These markers had guided us faithfully for four days
Interesting note: we found ourselves on another walking way for a little bit, this one possibly more of a pilgrimage.
...and walked for two hours to Dingle. Quick, relatively painless, and only 100 meters of elevation gained in one long up and then down. So much more pleasant than a fifteen mile trek including 700 meters up would have been.
One last look at the northwest side of the peninsula
We arrived in Dingle, checked into a hostel, and explored the town a bit more: looked at gift shops, cried bitter tears that the wool shop was closed, and got ice cream. The ice cream place has a lot of good flavors, but my favorite (and the strongest reason I currently have to return to Dingle) is the Dingle Gin flavor. It's not particularly strong or anything, but it's a unique flavor and I could eat at least a gallon of it before getting tired of it. Too bad they don't deliver to the US...
After some music and Guinness and food and more wandering, we turned in for the night and prepared ourselves for the railway ride across Ireland to Dublin which we shall take tomorrow.

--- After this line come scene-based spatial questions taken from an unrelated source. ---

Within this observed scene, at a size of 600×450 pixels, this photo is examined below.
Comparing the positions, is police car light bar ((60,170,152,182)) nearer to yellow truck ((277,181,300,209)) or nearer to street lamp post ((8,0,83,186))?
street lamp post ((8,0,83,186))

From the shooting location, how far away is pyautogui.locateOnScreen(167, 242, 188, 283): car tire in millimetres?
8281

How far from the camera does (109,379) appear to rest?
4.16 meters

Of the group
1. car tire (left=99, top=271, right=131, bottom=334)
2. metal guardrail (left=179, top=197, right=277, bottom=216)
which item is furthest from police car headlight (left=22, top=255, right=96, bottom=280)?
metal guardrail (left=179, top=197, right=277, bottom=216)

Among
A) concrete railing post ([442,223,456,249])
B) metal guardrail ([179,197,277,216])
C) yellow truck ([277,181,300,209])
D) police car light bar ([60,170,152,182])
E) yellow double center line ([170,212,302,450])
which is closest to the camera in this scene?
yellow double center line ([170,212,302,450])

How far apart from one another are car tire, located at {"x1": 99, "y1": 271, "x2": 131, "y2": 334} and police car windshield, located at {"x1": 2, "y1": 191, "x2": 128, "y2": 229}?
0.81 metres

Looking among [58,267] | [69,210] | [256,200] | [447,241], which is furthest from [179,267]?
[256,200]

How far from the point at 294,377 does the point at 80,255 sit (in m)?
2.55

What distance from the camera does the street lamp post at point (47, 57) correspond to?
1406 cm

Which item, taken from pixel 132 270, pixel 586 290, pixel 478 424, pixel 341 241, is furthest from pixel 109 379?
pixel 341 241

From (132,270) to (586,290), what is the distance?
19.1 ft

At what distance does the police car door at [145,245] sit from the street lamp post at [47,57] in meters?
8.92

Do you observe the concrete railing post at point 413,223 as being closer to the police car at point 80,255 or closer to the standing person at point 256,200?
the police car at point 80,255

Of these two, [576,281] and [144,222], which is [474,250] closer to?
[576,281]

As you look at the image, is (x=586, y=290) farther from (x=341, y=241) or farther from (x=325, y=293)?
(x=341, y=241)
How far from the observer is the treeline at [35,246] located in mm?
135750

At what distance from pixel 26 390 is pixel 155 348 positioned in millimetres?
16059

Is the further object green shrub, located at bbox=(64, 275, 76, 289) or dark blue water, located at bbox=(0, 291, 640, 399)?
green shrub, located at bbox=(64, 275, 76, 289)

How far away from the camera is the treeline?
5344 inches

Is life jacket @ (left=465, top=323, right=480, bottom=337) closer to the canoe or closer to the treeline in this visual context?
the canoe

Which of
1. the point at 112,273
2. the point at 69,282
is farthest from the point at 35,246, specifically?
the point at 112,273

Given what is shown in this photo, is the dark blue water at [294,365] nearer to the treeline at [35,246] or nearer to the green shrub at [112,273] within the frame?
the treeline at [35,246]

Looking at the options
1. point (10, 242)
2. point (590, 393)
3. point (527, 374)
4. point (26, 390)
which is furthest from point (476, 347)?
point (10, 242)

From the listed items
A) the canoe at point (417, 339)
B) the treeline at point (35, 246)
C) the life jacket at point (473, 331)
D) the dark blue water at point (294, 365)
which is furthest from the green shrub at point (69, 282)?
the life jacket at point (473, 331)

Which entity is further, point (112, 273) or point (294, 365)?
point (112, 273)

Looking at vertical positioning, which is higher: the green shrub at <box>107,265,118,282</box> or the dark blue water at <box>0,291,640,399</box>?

*Dingle has actually had quite a lot of confusion about its name. In 2005, all towns in the Gaeltacht (the Irish-speaking parts of Ireland) were legally obligated to remove the English names from their street signs, which for Dingle meant putting up An Daingean signs everywhere. Since this town relies so heavily on tourism, residents were upset about the change and worried that tourists would not be able to find it. About a year later, the suggestion was put forward to instead put up signs labeled Dingle/Daingean Uí Chúis, with the result that there are three different names for the town signposted all over the place--which if you ask me serves only to confuse us even more.